Mr Holden recalled that conversations about the charity appeal followed in meetings with hospital executives but he said Letby's name did not come up.

He said: "To be quite honest I didn't know who Lucy Letby was so I wouldn't put the face with the name at the time."

He said it later became apparent that all the promotional documentation "had Lucy Letby's picture on it".

In her staff profile, Letby, who started work full time at the neonatal unit from January 2012, told the Chester Standard: "My role involves caring for a wide range of babies requiring various levels of support.

"Some are here for a few days, others for many months and I enjoy seeing them progress and supporting their families.

"I hope the new unit will provide a greater degree of privacy and space for parents and siblings."

The replacement unit opened in 2021, although it will be relocated to a new women and children's building due to open next summer.

Image source, EPA
Image caption,

Letby was moved from the neonatal unit in July 2016

Cheshire Police were not called in by the hospital until May 2017 to investigate the increased number of deaths on the unit after the hospital opted instead to commission a series of reviews.

Former hospital board member Andrew Higgins told the inquiry that police should have been involved earlier.

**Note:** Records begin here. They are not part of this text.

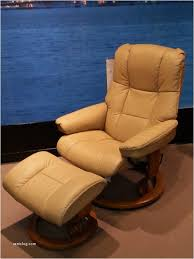 stressless chair prices. Stressless Chair Prices Terrific The Ekornes Is One Of Premiere Leather Image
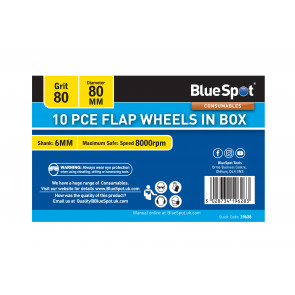 BlueSpot 10 PCE 80 Grit 80MM Flap Wheels In Box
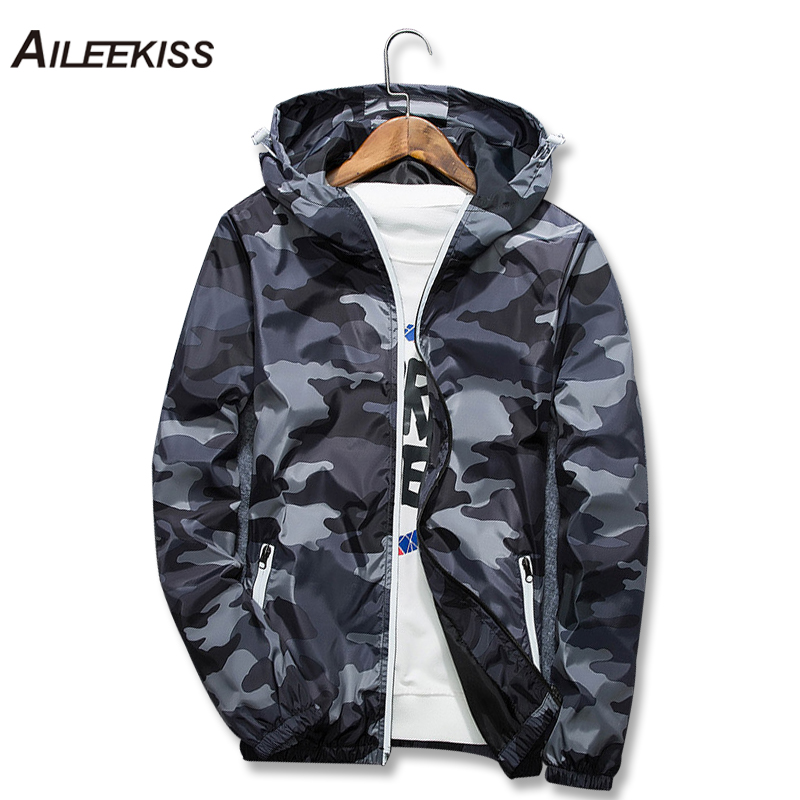 2018 New Brand Camouflage Jackets Men Spring Camo Hooded Luminous Jacket Military Streetwear Zipper College Coat M-5XL Man XT669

The non-executive director said: "For too long, the trust treated investigations into the increase in deaths too much like those in other mortality or serious incident reviews.

He said the "basic mistake" was that each group tried to come up with definitive answers before escalating further up the line - starting with the internal reviews conducted by clinicians in late 2015 and early 2016, which he said also proved "inconclusive".

Letby, 34, from Hereford, is serving 15 whole-life orders after she was convicted at Manchester Crown Court of murdering seven infants and attempting to murder seven others, with two attempts on one of her victims, between June 2015 and June 2016.

The inquiry, sitting at Liverpool Town Hall, is expected to sit until early 2025, with findings published by late autumn of that year.